=== Source material ===

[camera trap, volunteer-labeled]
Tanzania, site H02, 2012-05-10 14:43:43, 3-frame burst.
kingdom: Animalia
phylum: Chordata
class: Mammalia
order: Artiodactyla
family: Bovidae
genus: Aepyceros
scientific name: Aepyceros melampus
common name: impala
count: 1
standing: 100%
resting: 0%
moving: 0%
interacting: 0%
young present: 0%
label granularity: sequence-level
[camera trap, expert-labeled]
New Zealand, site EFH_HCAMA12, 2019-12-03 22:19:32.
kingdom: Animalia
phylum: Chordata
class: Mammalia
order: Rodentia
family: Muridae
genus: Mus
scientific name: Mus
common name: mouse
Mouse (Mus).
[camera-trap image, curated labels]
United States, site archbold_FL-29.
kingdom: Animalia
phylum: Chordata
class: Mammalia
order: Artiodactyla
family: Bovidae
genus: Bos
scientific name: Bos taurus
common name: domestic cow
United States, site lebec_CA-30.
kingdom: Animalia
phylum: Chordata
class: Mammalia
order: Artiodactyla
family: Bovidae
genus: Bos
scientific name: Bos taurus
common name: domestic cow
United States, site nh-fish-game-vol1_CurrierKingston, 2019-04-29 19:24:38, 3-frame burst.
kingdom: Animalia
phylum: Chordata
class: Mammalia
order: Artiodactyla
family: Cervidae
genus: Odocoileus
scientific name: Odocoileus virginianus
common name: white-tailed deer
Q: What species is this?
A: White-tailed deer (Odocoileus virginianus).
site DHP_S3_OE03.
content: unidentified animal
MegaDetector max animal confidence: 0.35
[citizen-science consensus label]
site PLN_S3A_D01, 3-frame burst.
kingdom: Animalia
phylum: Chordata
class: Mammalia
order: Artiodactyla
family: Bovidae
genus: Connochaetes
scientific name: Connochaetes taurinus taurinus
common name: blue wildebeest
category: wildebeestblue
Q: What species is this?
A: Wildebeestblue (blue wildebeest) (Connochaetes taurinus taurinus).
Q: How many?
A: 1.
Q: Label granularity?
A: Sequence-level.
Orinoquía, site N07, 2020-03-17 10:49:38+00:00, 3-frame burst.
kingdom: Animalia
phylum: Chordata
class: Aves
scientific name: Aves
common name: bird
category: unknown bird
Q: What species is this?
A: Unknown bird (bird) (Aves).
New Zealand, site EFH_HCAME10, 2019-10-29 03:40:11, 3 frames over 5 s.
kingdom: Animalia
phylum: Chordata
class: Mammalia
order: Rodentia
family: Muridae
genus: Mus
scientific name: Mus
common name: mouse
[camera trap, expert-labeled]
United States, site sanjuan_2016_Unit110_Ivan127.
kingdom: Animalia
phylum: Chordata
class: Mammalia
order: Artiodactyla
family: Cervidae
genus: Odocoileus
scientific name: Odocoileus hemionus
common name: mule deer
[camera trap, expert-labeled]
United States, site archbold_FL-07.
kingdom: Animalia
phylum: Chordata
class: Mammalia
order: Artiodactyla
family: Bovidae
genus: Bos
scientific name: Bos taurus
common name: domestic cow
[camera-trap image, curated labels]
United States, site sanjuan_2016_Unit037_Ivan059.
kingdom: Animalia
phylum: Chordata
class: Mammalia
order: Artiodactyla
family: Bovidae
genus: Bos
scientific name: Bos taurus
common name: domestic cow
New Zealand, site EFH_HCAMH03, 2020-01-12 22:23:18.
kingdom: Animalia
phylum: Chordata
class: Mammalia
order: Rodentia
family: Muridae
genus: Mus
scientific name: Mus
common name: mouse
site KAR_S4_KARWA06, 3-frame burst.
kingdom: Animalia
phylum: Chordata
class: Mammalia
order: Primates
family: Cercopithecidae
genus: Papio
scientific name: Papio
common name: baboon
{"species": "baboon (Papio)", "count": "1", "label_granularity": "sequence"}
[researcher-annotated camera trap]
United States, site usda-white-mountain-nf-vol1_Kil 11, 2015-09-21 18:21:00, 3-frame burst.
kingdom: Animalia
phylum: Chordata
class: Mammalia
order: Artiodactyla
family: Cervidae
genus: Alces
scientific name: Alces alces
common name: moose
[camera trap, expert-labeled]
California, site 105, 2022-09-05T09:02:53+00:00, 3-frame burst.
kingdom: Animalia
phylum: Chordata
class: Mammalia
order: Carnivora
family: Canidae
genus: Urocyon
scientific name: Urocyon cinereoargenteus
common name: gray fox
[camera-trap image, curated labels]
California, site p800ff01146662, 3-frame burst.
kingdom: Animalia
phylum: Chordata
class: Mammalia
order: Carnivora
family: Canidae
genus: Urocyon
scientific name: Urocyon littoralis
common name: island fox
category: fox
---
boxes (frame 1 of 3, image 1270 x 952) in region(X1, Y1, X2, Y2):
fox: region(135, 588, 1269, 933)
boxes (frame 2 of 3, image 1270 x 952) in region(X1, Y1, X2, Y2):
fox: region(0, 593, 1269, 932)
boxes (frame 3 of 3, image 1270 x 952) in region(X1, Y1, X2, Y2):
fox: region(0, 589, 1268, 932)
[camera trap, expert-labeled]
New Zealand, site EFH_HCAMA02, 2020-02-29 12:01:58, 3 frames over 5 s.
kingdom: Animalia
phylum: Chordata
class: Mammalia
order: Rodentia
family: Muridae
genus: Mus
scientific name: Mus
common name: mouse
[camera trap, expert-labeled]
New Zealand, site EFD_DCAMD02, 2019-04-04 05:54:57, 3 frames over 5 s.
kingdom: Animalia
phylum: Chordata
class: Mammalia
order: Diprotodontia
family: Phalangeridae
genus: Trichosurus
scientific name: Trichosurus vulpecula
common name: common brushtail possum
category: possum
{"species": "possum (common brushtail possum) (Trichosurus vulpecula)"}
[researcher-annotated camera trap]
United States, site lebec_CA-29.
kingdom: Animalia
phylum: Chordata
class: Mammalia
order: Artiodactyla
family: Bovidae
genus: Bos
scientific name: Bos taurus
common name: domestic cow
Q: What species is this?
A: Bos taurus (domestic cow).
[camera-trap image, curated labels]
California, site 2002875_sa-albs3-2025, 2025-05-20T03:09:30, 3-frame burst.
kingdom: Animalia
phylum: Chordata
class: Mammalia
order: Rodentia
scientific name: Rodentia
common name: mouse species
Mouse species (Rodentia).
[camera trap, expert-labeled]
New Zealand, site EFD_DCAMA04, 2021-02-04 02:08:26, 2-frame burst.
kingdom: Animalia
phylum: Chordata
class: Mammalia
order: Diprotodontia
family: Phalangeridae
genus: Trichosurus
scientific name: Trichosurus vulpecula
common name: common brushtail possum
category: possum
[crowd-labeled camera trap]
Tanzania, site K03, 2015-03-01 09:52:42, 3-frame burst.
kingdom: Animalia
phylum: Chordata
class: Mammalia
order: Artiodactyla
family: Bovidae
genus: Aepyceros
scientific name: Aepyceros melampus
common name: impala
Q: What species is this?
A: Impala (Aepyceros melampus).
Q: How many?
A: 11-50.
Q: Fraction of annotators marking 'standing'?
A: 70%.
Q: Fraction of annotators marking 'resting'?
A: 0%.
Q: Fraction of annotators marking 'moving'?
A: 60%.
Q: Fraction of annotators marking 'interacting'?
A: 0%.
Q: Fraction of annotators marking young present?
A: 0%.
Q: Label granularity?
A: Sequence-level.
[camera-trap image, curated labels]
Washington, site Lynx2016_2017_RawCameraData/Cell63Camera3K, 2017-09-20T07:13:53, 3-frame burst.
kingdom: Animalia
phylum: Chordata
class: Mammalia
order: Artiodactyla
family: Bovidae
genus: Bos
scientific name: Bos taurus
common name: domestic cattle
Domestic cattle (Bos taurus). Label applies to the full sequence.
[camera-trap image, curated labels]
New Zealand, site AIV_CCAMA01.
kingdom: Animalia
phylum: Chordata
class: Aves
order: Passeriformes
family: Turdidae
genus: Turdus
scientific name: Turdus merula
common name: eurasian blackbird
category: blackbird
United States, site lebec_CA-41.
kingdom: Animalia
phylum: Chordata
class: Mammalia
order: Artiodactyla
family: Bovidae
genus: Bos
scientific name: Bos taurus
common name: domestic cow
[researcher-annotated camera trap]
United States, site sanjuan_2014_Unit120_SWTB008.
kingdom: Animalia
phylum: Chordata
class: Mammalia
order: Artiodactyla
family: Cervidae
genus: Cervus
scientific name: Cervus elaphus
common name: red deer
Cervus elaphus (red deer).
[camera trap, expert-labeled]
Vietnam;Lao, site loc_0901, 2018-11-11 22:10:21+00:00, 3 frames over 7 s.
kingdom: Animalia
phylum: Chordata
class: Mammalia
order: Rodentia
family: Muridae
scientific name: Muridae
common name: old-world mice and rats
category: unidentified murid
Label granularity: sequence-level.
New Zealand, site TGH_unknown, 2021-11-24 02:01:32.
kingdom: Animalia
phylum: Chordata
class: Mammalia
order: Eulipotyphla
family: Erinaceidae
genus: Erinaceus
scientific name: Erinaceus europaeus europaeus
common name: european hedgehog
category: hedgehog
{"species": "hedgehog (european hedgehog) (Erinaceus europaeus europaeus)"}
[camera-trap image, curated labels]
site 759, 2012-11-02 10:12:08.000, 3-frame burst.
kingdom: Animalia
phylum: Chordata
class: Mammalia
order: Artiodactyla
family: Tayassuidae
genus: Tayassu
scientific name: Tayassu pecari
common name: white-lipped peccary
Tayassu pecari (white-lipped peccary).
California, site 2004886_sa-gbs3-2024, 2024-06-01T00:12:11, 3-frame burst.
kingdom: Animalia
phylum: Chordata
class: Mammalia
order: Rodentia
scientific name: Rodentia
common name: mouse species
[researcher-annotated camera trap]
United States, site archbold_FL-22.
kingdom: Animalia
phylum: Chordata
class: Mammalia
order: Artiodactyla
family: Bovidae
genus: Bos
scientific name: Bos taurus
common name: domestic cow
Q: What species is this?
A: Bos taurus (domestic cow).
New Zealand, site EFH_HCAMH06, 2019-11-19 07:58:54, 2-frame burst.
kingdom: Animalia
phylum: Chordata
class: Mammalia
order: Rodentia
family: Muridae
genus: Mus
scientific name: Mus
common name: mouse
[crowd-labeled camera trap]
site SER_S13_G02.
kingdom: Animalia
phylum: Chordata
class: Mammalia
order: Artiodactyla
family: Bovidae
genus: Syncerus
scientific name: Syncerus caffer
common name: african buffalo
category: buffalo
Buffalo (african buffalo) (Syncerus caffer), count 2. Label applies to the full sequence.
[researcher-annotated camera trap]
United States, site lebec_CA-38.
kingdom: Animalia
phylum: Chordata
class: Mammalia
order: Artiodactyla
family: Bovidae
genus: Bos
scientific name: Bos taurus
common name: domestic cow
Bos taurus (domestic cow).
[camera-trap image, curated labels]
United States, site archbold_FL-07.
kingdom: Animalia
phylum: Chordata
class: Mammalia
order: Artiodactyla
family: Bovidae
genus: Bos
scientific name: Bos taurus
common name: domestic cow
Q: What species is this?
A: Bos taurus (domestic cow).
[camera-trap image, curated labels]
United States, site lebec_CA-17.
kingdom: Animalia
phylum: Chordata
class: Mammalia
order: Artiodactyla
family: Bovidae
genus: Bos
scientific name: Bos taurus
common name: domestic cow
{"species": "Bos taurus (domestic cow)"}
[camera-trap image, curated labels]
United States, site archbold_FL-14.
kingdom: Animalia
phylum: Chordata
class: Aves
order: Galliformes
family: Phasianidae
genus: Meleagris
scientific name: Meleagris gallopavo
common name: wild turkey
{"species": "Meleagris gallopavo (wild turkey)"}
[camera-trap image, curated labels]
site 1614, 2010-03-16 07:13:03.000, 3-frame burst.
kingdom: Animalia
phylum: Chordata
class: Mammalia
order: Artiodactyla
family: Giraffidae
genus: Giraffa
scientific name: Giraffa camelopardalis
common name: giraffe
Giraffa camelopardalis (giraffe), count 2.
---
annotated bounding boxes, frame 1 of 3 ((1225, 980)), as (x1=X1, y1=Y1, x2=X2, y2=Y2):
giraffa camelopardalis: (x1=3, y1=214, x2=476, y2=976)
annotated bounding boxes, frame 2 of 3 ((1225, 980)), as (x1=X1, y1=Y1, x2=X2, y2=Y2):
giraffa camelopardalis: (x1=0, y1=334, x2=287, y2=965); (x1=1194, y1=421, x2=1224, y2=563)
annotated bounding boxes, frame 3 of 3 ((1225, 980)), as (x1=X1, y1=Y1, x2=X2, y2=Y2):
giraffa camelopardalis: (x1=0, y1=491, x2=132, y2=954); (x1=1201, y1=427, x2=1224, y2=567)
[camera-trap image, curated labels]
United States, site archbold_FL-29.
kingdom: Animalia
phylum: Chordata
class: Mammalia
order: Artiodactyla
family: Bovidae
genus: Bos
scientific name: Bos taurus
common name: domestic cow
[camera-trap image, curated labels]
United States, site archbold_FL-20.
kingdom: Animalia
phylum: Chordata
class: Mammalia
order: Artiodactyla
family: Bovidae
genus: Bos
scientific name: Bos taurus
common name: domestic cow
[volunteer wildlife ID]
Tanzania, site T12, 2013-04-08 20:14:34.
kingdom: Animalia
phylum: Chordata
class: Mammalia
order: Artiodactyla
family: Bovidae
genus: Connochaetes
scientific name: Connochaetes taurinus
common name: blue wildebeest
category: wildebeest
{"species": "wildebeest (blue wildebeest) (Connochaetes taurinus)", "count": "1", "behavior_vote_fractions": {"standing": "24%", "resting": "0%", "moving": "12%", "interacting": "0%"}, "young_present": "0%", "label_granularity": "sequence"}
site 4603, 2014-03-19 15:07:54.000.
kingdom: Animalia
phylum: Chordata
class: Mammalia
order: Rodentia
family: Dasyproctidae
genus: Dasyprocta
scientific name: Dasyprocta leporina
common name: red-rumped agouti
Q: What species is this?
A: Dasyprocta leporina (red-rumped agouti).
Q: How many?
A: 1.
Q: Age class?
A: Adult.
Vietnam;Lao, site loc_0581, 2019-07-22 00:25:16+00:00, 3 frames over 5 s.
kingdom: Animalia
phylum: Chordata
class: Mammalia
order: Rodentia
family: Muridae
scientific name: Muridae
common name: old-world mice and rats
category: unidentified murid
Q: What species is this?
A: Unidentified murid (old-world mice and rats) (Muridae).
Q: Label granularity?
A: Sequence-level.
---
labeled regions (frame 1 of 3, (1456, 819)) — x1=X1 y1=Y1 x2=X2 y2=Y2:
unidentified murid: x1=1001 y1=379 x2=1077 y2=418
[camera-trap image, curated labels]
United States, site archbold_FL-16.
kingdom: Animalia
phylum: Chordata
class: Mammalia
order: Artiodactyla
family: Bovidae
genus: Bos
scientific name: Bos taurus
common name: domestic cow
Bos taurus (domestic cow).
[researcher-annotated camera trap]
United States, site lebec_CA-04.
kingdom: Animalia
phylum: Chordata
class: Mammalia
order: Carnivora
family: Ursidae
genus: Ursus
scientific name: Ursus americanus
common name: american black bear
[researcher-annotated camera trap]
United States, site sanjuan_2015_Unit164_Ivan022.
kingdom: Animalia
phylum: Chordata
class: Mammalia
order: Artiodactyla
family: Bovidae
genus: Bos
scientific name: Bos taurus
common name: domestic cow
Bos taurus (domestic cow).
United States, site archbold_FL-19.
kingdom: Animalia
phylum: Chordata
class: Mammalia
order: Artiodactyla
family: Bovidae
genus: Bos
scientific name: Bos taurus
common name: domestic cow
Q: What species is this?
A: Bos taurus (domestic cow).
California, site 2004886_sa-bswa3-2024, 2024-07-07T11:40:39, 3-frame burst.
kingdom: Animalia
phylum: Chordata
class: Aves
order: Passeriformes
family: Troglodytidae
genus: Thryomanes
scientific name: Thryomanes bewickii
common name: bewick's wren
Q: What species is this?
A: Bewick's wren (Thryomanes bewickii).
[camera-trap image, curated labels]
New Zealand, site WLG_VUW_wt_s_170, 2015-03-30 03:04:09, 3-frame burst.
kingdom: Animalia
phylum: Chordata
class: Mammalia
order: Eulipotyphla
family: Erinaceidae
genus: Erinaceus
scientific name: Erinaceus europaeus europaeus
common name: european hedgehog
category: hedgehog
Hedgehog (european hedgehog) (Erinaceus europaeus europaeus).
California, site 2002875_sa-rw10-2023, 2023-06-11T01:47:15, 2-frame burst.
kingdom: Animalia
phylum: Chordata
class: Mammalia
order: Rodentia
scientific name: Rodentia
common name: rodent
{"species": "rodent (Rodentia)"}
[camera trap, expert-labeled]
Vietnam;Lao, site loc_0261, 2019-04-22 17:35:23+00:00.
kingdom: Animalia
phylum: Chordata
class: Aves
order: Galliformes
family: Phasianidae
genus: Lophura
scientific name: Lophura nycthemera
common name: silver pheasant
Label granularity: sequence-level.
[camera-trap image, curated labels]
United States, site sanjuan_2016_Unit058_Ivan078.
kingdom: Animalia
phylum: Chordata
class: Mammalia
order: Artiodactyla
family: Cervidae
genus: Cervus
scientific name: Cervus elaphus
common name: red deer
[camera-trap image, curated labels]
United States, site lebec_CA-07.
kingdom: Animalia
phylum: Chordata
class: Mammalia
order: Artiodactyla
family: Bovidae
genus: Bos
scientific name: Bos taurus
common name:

===

• _Work item_:
Lines from the top of the entries through the line with "interacting: 0%" are to be transcribed exactly, and nothing more.

• _Task answer_:
[camera trap, volunteer-labeled]
Tanzania, site H02, 2012-05-10 14:43:43, 3-frame burst.
kingdom: Animalia
phylum: Chordata
class: Mammalia
order: Artiodactyla
family: Bovidae
genus: Aepyceros
scientific name: Aepyceros melampus
common name: impala
count: 1
standing: 100%
resting: 0%
moving: 0%
interacting: 0%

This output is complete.